Lately, I’ve been reading Eloquent JavaScript. It has a chapter dedicated to regular expressions. Since I’m already (kind of) familiar with regex, I almost skipped it. Fortunately, I didn’t. That chapter included a very simple and good explanation of the way a regular expression is tested against strings, which I’m going to describe in this post.
How regex matches patterns
The key idea is that regex operates like a flow diagram. To each pattern (or element) in the regular expression, corresponds one node in the diagram.
Let’s see one such diagram for the 19[0-9]{2} regular expression:
When trying to match the regular expressioon against a string, the goal will be to traverse the whole diagram, from left to right. The first node corresponds to the string 19. After that, we need, two times, any of the characters in the range 0-9. This means the regex above will match any number between 1900 and 1999.

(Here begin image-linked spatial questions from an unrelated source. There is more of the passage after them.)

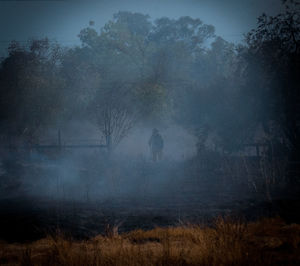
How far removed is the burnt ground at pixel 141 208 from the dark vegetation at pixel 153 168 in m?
0.06

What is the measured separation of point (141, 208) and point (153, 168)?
25.4 feet

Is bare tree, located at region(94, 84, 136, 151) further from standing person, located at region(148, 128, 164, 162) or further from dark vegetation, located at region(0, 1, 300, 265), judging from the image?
standing person, located at region(148, 128, 164, 162)

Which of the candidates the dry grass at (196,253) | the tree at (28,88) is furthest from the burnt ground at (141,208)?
the tree at (28,88)

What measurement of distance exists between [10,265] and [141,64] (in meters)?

The matching starts from the first character in the tested string. Then, each node is matched with a part of the string. If this is successful, it moves to the next node, and so on until a complete match is found. If it fails, the current starting character is skipped and the process is repeated with the next character in the string.
Let’s analyze this process with the following string.
The year was 1984
When matching against the regular expression 19[0-9]{2}], it will start with character T. Since the diagram requires the first character to be 1, it will fail. This process will be repeated all the way to the 13th character, 1. From there, it will verify that the next character is 9, completing the first node 19 in the diagram, and then continue to the next node that requires two times a character in the range 0-9. Finally, it will match 1984.

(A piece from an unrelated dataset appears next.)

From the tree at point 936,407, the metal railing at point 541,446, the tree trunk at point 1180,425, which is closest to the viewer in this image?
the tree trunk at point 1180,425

Let’s take a look at a couple of extra features of regular expressions that can be understood with this diagram.
Branching between patterns
We know that we can match any of cat , pat, and sat with the regex (c|p|s)at. Using the choice operator |, we match any of c, p, or s with the first pattern group. The diagram looks as follows:
The mechanism at play is very similar to the one described in the previous section. The particularity is that there are several different paths to traverse the diagram from left to right to find a match.
Looping a pattern
We can use special quantifiers to match the same pattern a certain number of times:
+: matches the preceding pattern one or more times.*: matches the preceding pattern zero or more times.?: matches the preceding pattern zero or one time.
This is akin to creating a loop in the diagram.

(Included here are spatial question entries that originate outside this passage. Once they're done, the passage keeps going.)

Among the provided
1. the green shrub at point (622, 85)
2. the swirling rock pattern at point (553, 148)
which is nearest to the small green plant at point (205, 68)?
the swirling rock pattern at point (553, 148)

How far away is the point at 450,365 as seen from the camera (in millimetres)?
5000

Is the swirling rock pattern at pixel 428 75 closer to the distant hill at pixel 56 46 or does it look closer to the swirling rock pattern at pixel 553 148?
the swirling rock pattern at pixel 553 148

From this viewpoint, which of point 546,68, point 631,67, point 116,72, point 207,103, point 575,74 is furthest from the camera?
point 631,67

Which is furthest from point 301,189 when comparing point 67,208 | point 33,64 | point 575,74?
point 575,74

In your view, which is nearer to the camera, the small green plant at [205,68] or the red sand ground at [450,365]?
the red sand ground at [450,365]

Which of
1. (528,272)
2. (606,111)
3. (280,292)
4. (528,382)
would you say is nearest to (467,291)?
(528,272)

Let’s see an example for the cats* regular expression.
Here, we have one path where s is not necessary at all to have a match and a loop that will take any number of repeated s characters. Both, cat and catsss are possible matches.
Greedy-matching
The example of the last section raises one final aspect of regular expressions that we will consider. If we were to test the string catsss against the cats+ regular expression, would the corresponding match be cats or catsss? (Remember that the + quantifier requires at least one match)
By default, the quantifiers will match the longest possible string. This is known as greedy-matching. We can imagine that the regular expression will try to match all the way down to the end of the string and backtrack from there until a match is fulfilled.
To get the shortest possible match instead of the longest one, we have to modify the quantifier appending a ?. That’s how we can match for cats using the modified regex cats+?.